(Objective)
Reproduce, character for character, the lines of the listing below from the line containing "Segment **nucleus** and" through the line containing "151H76V157L79 160H92V154L97 151V139L94", including both of those lines.

START Input for this task

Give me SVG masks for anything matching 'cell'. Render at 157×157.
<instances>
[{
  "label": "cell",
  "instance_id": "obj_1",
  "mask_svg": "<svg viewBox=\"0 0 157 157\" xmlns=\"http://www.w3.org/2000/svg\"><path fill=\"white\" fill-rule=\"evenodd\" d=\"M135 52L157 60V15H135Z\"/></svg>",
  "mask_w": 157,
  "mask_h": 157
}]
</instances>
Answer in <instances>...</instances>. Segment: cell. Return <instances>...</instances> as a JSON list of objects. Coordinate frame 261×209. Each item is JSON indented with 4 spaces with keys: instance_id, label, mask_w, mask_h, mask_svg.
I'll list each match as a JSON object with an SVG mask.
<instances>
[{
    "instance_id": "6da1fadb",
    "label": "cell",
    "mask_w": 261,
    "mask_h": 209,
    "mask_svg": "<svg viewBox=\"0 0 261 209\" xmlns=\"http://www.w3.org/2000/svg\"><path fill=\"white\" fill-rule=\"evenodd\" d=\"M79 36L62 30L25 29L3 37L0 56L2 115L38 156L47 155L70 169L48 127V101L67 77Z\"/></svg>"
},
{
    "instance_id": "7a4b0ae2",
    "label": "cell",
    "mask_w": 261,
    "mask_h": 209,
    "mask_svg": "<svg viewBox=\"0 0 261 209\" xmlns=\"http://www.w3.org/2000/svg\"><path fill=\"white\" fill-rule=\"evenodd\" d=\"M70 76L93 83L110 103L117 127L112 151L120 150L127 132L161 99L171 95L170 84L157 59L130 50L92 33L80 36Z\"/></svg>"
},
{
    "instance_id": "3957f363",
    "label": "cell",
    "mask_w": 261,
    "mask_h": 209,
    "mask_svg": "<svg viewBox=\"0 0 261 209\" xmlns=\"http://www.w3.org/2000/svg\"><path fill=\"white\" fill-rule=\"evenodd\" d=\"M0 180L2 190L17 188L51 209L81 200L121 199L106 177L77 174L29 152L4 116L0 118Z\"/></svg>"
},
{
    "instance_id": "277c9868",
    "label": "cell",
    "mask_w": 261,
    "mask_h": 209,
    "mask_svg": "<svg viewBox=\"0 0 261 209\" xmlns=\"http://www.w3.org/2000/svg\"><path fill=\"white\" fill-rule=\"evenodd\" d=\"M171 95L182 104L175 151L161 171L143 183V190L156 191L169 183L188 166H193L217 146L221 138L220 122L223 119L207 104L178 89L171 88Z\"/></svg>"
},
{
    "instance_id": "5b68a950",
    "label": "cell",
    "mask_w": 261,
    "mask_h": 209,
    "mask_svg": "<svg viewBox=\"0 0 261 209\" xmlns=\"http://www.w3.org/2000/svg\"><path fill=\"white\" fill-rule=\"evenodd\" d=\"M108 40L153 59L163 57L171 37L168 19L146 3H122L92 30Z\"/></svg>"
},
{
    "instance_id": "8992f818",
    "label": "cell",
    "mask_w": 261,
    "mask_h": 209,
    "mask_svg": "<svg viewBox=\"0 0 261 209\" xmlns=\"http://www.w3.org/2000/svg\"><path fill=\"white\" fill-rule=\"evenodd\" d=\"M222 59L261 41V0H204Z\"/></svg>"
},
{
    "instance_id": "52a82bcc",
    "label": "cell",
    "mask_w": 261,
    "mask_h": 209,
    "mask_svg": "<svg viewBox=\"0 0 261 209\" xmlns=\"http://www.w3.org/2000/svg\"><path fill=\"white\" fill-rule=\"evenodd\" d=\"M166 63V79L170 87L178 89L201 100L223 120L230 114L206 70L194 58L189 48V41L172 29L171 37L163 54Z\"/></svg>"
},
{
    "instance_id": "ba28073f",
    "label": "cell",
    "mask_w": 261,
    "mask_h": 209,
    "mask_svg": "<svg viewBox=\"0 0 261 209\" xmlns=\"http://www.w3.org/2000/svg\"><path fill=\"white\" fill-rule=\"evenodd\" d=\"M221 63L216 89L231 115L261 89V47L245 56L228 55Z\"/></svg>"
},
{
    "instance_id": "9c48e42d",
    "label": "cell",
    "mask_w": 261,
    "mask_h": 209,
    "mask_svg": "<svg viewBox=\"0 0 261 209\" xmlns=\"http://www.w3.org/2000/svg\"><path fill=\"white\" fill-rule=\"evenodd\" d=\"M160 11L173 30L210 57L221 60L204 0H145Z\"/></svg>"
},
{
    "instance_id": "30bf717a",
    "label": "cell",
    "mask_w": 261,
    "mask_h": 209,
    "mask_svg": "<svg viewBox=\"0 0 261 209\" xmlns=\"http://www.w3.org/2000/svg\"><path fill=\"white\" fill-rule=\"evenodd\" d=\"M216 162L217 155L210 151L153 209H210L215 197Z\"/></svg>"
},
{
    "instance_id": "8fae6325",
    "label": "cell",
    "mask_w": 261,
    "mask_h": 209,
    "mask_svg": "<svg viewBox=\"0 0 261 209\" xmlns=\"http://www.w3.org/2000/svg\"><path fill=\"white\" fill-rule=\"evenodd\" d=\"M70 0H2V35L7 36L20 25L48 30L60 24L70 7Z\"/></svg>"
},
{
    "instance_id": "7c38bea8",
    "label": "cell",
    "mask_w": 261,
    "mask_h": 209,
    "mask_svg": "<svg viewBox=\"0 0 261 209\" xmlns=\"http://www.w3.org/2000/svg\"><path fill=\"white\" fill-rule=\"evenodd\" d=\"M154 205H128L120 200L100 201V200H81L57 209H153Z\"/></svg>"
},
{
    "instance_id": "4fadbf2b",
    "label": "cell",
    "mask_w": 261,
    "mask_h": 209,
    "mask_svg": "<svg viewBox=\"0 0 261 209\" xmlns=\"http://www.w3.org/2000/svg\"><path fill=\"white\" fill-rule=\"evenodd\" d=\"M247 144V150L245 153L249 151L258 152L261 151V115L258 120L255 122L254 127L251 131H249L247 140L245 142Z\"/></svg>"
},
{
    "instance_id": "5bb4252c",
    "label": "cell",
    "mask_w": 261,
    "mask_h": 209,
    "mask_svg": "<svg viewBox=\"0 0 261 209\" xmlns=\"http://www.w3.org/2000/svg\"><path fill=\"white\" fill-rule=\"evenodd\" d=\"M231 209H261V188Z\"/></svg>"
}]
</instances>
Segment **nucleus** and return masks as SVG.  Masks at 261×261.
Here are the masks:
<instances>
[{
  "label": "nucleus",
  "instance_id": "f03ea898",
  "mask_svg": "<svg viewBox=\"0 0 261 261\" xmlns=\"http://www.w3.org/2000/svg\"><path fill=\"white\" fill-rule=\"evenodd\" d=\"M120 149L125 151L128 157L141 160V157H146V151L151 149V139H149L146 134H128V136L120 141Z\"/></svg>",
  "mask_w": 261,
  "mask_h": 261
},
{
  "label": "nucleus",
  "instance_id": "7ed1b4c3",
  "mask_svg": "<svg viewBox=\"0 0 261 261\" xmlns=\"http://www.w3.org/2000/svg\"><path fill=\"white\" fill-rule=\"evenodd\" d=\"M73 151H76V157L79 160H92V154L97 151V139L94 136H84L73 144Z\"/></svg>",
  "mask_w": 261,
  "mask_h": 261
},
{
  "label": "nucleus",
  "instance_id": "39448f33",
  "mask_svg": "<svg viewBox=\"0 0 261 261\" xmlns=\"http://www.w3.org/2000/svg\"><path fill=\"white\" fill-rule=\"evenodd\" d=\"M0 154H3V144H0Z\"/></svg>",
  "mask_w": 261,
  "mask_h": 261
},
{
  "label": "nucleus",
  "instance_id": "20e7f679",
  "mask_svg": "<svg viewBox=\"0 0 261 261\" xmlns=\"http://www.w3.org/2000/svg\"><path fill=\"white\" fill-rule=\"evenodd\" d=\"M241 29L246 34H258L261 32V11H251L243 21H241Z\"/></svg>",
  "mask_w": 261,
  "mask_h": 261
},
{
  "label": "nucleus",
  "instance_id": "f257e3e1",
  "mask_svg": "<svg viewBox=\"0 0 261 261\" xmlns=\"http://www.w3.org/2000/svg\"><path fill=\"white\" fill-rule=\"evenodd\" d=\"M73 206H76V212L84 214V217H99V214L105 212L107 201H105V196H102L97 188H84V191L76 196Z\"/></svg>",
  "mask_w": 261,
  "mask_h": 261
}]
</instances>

END Input for this task
START Input for this task

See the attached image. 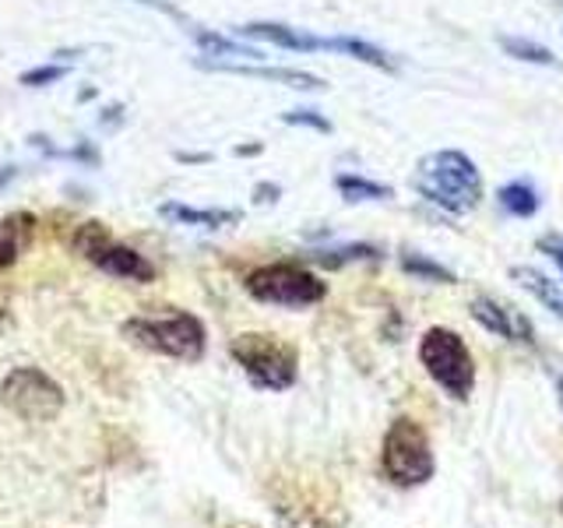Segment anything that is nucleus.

END Input for this task

(Answer to this exercise)
Segment **nucleus** and return masks as SVG.  Masks at 261×261.
Here are the masks:
<instances>
[{
  "label": "nucleus",
  "instance_id": "f03ea898",
  "mask_svg": "<svg viewBox=\"0 0 261 261\" xmlns=\"http://www.w3.org/2000/svg\"><path fill=\"white\" fill-rule=\"evenodd\" d=\"M120 149L125 151L128 157L141 160V157H146V151L151 149V139H149L146 134H128V136L120 141Z\"/></svg>",
  "mask_w": 261,
  "mask_h": 261
},
{
  "label": "nucleus",
  "instance_id": "7ed1b4c3",
  "mask_svg": "<svg viewBox=\"0 0 261 261\" xmlns=\"http://www.w3.org/2000/svg\"><path fill=\"white\" fill-rule=\"evenodd\" d=\"M73 151H76V157L79 160H92V154L97 151V139L94 136H84L73 144Z\"/></svg>",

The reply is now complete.